_文書本文:_
開基足利義満公の600年御忌の記念事業として増改築に入り、昨年より一年休館していた承天閣美術館が、新館展示室や新収蔵庫の建設に加え、従来の展示室の内装も一新。今回は既存展示室を先行オープン。

相国寺に伝来してきた茶道具をはじめとする名品の数々に加え、重要文化財や、旧萬野美術館から寄贈された作品など、当館初公開となる作品も含めて多数展示、新たな門出を記念する展覧会。江戸前期、金森宗和によって作られ、明治期に復元された鹿苑寺(金閣寺)内の茶室「夕佳亭」を、このたび展示室内にも再現。


とはいうものの、初めて本美術館を訪れます。お香のいいにおいがします。重文とか重美とかは少ないのですが、一品一品が東京とは違い、室町文化、桃山文化の伝統真髄を感じさせる京都の五山ならでは展示でした。なお紙で頂いた目録を以下記録しましたが、一部追加はありましたし、展示順と異なっていたので、本当に展示されていたかは自信はありませんのであしからず。

まずは、茶道具
  • 竹茶杓 千利休作共筒 画像と説明正月に五島美術館でも千利休作の茶杓を拝見してはいる。茶杓まで鑑賞しだすと始まらないのだが。
  • 竹茶杓 蒲生氏郷作 山田宗へん(行人偏に扁)書 桃山;

  • 天青釉双耳香炉 汝窯 宋;形押しの虎の顔がついている。
    青磁の茶碗が2点見入ってしまいました。(この2点はリストに掲載されていなかった)
  • 砧青磁篠木茶碗 宋;二十本の蓮木文が刻まれる。雨過天晴を呈し口金の金の覆輪と相俟って碧天の美しさ
  • 砧青磁平茶碗 銘雨龍 宋 自片桐石州 贈鳳林承章(相国寺第95世);釉中に釉だまりがあり、口辺から高台にかけて一本の貫入が橋って金つくろがある。
  • 天龍寺青磁管耳花入 元;相国寺で天龍寺青磁を見ると納得してしまいます。

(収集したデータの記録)
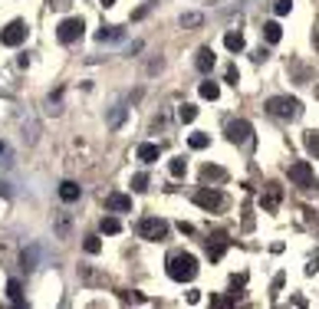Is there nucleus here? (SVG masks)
Here are the masks:
<instances>
[{"label":"nucleus","instance_id":"1","mask_svg":"<svg viewBox=\"0 0 319 309\" xmlns=\"http://www.w3.org/2000/svg\"><path fill=\"white\" fill-rule=\"evenodd\" d=\"M165 266H168V276H171L175 283H191V280L198 276V257H194V254H185V250L171 254Z\"/></svg>","mask_w":319,"mask_h":309},{"label":"nucleus","instance_id":"2","mask_svg":"<svg viewBox=\"0 0 319 309\" xmlns=\"http://www.w3.org/2000/svg\"><path fill=\"white\" fill-rule=\"evenodd\" d=\"M266 112H270L273 119H296L299 99H293V96H273V99H266Z\"/></svg>","mask_w":319,"mask_h":309},{"label":"nucleus","instance_id":"3","mask_svg":"<svg viewBox=\"0 0 319 309\" xmlns=\"http://www.w3.org/2000/svg\"><path fill=\"white\" fill-rule=\"evenodd\" d=\"M138 237H142V240H165L168 221H161V217H142V221H138Z\"/></svg>","mask_w":319,"mask_h":309},{"label":"nucleus","instance_id":"4","mask_svg":"<svg viewBox=\"0 0 319 309\" xmlns=\"http://www.w3.org/2000/svg\"><path fill=\"white\" fill-rule=\"evenodd\" d=\"M290 181L296 184V188H316V171H313V165L309 161H293L290 165Z\"/></svg>","mask_w":319,"mask_h":309},{"label":"nucleus","instance_id":"5","mask_svg":"<svg viewBox=\"0 0 319 309\" xmlns=\"http://www.w3.org/2000/svg\"><path fill=\"white\" fill-rule=\"evenodd\" d=\"M82 30H86L82 17H69L56 26V36H59V43H76V40H82Z\"/></svg>","mask_w":319,"mask_h":309},{"label":"nucleus","instance_id":"6","mask_svg":"<svg viewBox=\"0 0 319 309\" xmlns=\"http://www.w3.org/2000/svg\"><path fill=\"white\" fill-rule=\"evenodd\" d=\"M27 40V23L23 20H10L3 26V33H0V43L3 46H20Z\"/></svg>","mask_w":319,"mask_h":309},{"label":"nucleus","instance_id":"7","mask_svg":"<svg viewBox=\"0 0 319 309\" xmlns=\"http://www.w3.org/2000/svg\"><path fill=\"white\" fill-rule=\"evenodd\" d=\"M194 204L204 210H220L224 207V194H220L217 188H201L198 194H194Z\"/></svg>","mask_w":319,"mask_h":309},{"label":"nucleus","instance_id":"8","mask_svg":"<svg viewBox=\"0 0 319 309\" xmlns=\"http://www.w3.org/2000/svg\"><path fill=\"white\" fill-rule=\"evenodd\" d=\"M250 135H253V125L250 122H231L227 125V142H234V145H247L250 142Z\"/></svg>","mask_w":319,"mask_h":309},{"label":"nucleus","instance_id":"9","mask_svg":"<svg viewBox=\"0 0 319 309\" xmlns=\"http://www.w3.org/2000/svg\"><path fill=\"white\" fill-rule=\"evenodd\" d=\"M106 210H109V214H129V210H132V198L122 194V191H112L109 198H106Z\"/></svg>","mask_w":319,"mask_h":309},{"label":"nucleus","instance_id":"10","mask_svg":"<svg viewBox=\"0 0 319 309\" xmlns=\"http://www.w3.org/2000/svg\"><path fill=\"white\" fill-rule=\"evenodd\" d=\"M214 63H217L214 50H211V46H201V50H198V59H194L198 73H211V69H214Z\"/></svg>","mask_w":319,"mask_h":309},{"label":"nucleus","instance_id":"11","mask_svg":"<svg viewBox=\"0 0 319 309\" xmlns=\"http://www.w3.org/2000/svg\"><path fill=\"white\" fill-rule=\"evenodd\" d=\"M260 204H264V210H276L280 207V188H276V184H266V194L260 198Z\"/></svg>","mask_w":319,"mask_h":309},{"label":"nucleus","instance_id":"12","mask_svg":"<svg viewBox=\"0 0 319 309\" xmlns=\"http://www.w3.org/2000/svg\"><path fill=\"white\" fill-rule=\"evenodd\" d=\"M201 178H204V181L220 184V181H227V171H224V168H217V165H204V168H201Z\"/></svg>","mask_w":319,"mask_h":309},{"label":"nucleus","instance_id":"13","mask_svg":"<svg viewBox=\"0 0 319 309\" xmlns=\"http://www.w3.org/2000/svg\"><path fill=\"white\" fill-rule=\"evenodd\" d=\"M264 40H266V43H280V40H283V26H280L276 20H270L264 26Z\"/></svg>","mask_w":319,"mask_h":309},{"label":"nucleus","instance_id":"14","mask_svg":"<svg viewBox=\"0 0 319 309\" xmlns=\"http://www.w3.org/2000/svg\"><path fill=\"white\" fill-rule=\"evenodd\" d=\"M79 191L82 188H79L76 181H63V184H59V198L63 201H79Z\"/></svg>","mask_w":319,"mask_h":309},{"label":"nucleus","instance_id":"15","mask_svg":"<svg viewBox=\"0 0 319 309\" xmlns=\"http://www.w3.org/2000/svg\"><path fill=\"white\" fill-rule=\"evenodd\" d=\"M224 250H227V240H224V237L208 240V257H211V260H220V257H224Z\"/></svg>","mask_w":319,"mask_h":309},{"label":"nucleus","instance_id":"16","mask_svg":"<svg viewBox=\"0 0 319 309\" xmlns=\"http://www.w3.org/2000/svg\"><path fill=\"white\" fill-rule=\"evenodd\" d=\"M138 161H145V165H152V161H158V145H138Z\"/></svg>","mask_w":319,"mask_h":309},{"label":"nucleus","instance_id":"17","mask_svg":"<svg viewBox=\"0 0 319 309\" xmlns=\"http://www.w3.org/2000/svg\"><path fill=\"white\" fill-rule=\"evenodd\" d=\"M7 296H10L13 306H23V286H20V280H10V283H7Z\"/></svg>","mask_w":319,"mask_h":309},{"label":"nucleus","instance_id":"18","mask_svg":"<svg viewBox=\"0 0 319 309\" xmlns=\"http://www.w3.org/2000/svg\"><path fill=\"white\" fill-rule=\"evenodd\" d=\"M224 46H227L231 53H240V50H243V33H237V30H231V33L224 36Z\"/></svg>","mask_w":319,"mask_h":309},{"label":"nucleus","instance_id":"19","mask_svg":"<svg viewBox=\"0 0 319 309\" xmlns=\"http://www.w3.org/2000/svg\"><path fill=\"white\" fill-rule=\"evenodd\" d=\"M217 96H220V86L214 82V79H204V82H201V99H211V102H214Z\"/></svg>","mask_w":319,"mask_h":309},{"label":"nucleus","instance_id":"20","mask_svg":"<svg viewBox=\"0 0 319 309\" xmlns=\"http://www.w3.org/2000/svg\"><path fill=\"white\" fill-rule=\"evenodd\" d=\"M99 231H102V233H109V237H112V233H119V231H122L119 217H112V214H109V217H102V221H99Z\"/></svg>","mask_w":319,"mask_h":309},{"label":"nucleus","instance_id":"21","mask_svg":"<svg viewBox=\"0 0 319 309\" xmlns=\"http://www.w3.org/2000/svg\"><path fill=\"white\" fill-rule=\"evenodd\" d=\"M187 145H191L194 152H204V148L211 145V135H204V132H194L191 138H187Z\"/></svg>","mask_w":319,"mask_h":309},{"label":"nucleus","instance_id":"22","mask_svg":"<svg viewBox=\"0 0 319 309\" xmlns=\"http://www.w3.org/2000/svg\"><path fill=\"white\" fill-rule=\"evenodd\" d=\"M168 171H171V178H185L187 175V161H185V158H171Z\"/></svg>","mask_w":319,"mask_h":309},{"label":"nucleus","instance_id":"23","mask_svg":"<svg viewBox=\"0 0 319 309\" xmlns=\"http://www.w3.org/2000/svg\"><path fill=\"white\" fill-rule=\"evenodd\" d=\"M115 36H122V26H102L99 33H96V40L106 43V40H115Z\"/></svg>","mask_w":319,"mask_h":309},{"label":"nucleus","instance_id":"24","mask_svg":"<svg viewBox=\"0 0 319 309\" xmlns=\"http://www.w3.org/2000/svg\"><path fill=\"white\" fill-rule=\"evenodd\" d=\"M178 119H181V122H194V119H198V109H194L191 102H185V105L178 109Z\"/></svg>","mask_w":319,"mask_h":309},{"label":"nucleus","instance_id":"25","mask_svg":"<svg viewBox=\"0 0 319 309\" xmlns=\"http://www.w3.org/2000/svg\"><path fill=\"white\" fill-rule=\"evenodd\" d=\"M306 152H313V154H319V132H306Z\"/></svg>","mask_w":319,"mask_h":309},{"label":"nucleus","instance_id":"26","mask_svg":"<svg viewBox=\"0 0 319 309\" xmlns=\"http://www.w3.org/2000/svg\"><path fill=\"white\" fill-rule=\"evenodd\" d=\"M132 191H148V175H145V171H138V175L132 178Z\"/></svg>","mask_w":319,"mask_h":309},{"label":"nucleus","instance_id":"27","mask_svg":"<svg viewBox=\"0 0 319 309\" xmlns=\"http://www.w3.org/2000/svg\"><path fill=\"white\" fill-rule=\"evenodd\" d=\"M82 247H86V254H99V250H102V240H99V237H86V243H82Z\"/></svg>","mask_w":319,"mask_h":309},{"label":"nucleus","instance_id":"28","mask_svg":"<svg viewBox=\"0 0 319 309\" xmlns=\"http://www.w3.org/2000/svg\"><path fill=\"white\" fill-rule=\"evenodd\" d=\"M122 119H125V105H115V112H112L109 125H112V129H119V125H122Z\"/></svg>","mask_w":319,"mask_h":309},{"label":"nucleus","instance_id":"29","mask_svg":"<svg viewBox=\"0 0 319 309\" xmlns=\"http://www.w3.org/2000/svg\"><path fill=\"white\" fill-rule=\"evenodd\" d=\"M273 10H276V17H286V13L293 10V0H276V7H273Z\"/></svg>","mask_w":319,"mask_h":309},{"label":"nucleus","instance_id":"30","mask_svg":"<svg viewBox=\"0 0 319 309\" xmlns=\"http://www.w3.org/2000/svg\"><path fill=\"white\" fill-rule=\"evenodd\" d=\"M224 79H227L231 86H237V82H240V73H237V66H227V73H224Z\"/></svg>","mask_w":319,"mask_h":309},{"label":"nucleus","instance_id":"31","mask_svg":"<svg viewBox=\"0 0 319 309\" xmlns=\"http://www.w3.org/2000/svg\"><path fill=\"white\" fill-rule=\"evenodd\" d=\"M181 23H185V26H198V23H201V13H185V17H181Z\"/></svg>","mask_w":319,"mask_h":309},{"label":"nucleus","instance_id":"32","mask_svg":"<svg viewBox=\"0 0 319 309\" xmlns=\"http://www.w3.org/2000/svg\"><path fill=\"white\" fill-rule=\"evenodd\" d=\"M112 3H115V0H102V7H112Z\"/></svg>","mask_w":319,"mask_h":309},{"label":"nucleus","instance_id":"33","mask_svg":"<svg viewBox=\"0 0 319 309\" xmlns=\"http://www.w3.org/2000/svg\"><path fill=\"white\" fill-rule=\"evenodd\" d=\"M0 154H3V142H0Z\"/></svg>","mask_w":319,"mask_h":309},{"label":"nucleus","instance_id":"34","mask_svg":"<svg viewBox=\"0 0 319 309\" xmlns=\"http://www.w3.org/2000/svg\"><path fill=\"white\" fill-rule=\"evenodd\" d=\"M316 46H319V36H316Z\"/></svg>","mask_w":319,"mask_h":309}]
</instances>
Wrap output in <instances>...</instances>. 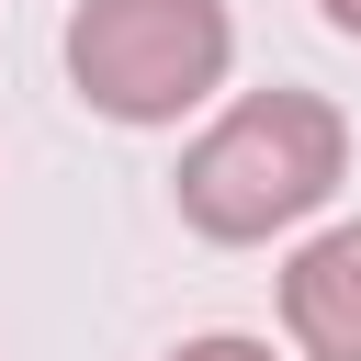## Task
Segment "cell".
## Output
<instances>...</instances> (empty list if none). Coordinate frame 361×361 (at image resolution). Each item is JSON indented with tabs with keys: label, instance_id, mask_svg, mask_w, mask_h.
<instances>
[{
	"label": "cell",
	"instance_id": "6da1fadb",
	"mask_svg": "<svg viewBox=\"0 0 361 361\" xmlns=\"http://www.w3.org/2000/svg\"><path fill=\"white\" fill-rule=\"evenodd\" d=\"M338 169H350V124H338V102H316V90H248V102H226L192 147H180V226L192 237H214V248H259V237H282V226H305L327 192H338Z\"/></svg>",
	"mask_w": 361,
	"mask_h": 361
},
{
	"label": "cell",
	"instance_id": "7a4b0ae2",
	"mask_svg": "<svg viewBox=\"0 0 361 361\" xmlns=\"http://www.w3.org/2000/svg\"><path fill=\"white\" fill-rule=\"evenodd\" d=\"M237 23L226 0H79L68 11V79L113 124H180L226 90Z\"/></svg>",
	"mask_w": 361,
	"mask_h": 361
},
{
	"label": "cell",
	"instance_id": "3957f363",
	"mask_svg": "<svg viewBox=\"0 0 361 361\" xmlns=\"http://www.w3.org/2000/svg\"><path fill=\"white\" fill-rule=\"evenodd\" d=\"M282 327L305 361H361V214L282 259Z\"/></svg>",
	"mask_w": 361,
	"mask_h": 361
},
{
	"label": "cell",
	"instance_id": "277c9868",
	"mask_svg": "<svg viewBox=\"0 0 361 361\" xmlns=\"http://www.w3.org/2000/svg\"><path fill=\"white\" fill-rule=\"evenodd\" d=\"M169 361H271V338H237V327H214V338H180Z\"/></svg>",
	"mask_w": 361,
	"mask_h": 361
},
{
	"label": "cell",
	"instance_id": "5b68a950",
	"mask_svg": "<svg viewBox=\"0 0 361 361\" xmlns=\"http://www.w3.org/2000/svg\"><path fill=\"white\" fill-rule=\"evenodd\" d=\"M316 11H327V23H338V34L361 45V0H316Z\"/></svg>",
	"mask_w": 361,
	"mask_h": 361
}]
</instances>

_課題の説明:_ 承天閣美術館の展覧会について述べた本文を、最後の一文の後から書き進めなさい。

_本課題の解答:_
  • 錐呉器茶碗 銘さらし 李朝
  • 青井戸茶碗 銘嶺松 李朝
  • 高麗茶碗 銘柿の蔕 藤村庸軒所持 李朝
  • 御本茶碗 銘春錦 李朝;

  • 唐津奥高麗茶碗 銘関戸の宿 桃山;
  • 絵唐津茶碗 銘丸米 桃山;
  • 黒樂茶碗 長次郎造 宗旦・直斎箱書き 桃山;
  • 絵志野茶碗 銘桂川 桃山;
  • 古瀬戸褐釉割高台茶碗 桃山;

  • 古染付葡萄棚水指 明;
  • 伊賀耳付末広形水指 桃山;

  • 明初染付山水人物大壺 明;
  • 百合口花入 定窯 宋;

  • 蓮弁文碗 鎌倉時代;画像と説明;リストにはないが多分展示されていた。(鎌倉時代の茶碗が1点でていた記憶があり凄いとおもった覚えが。)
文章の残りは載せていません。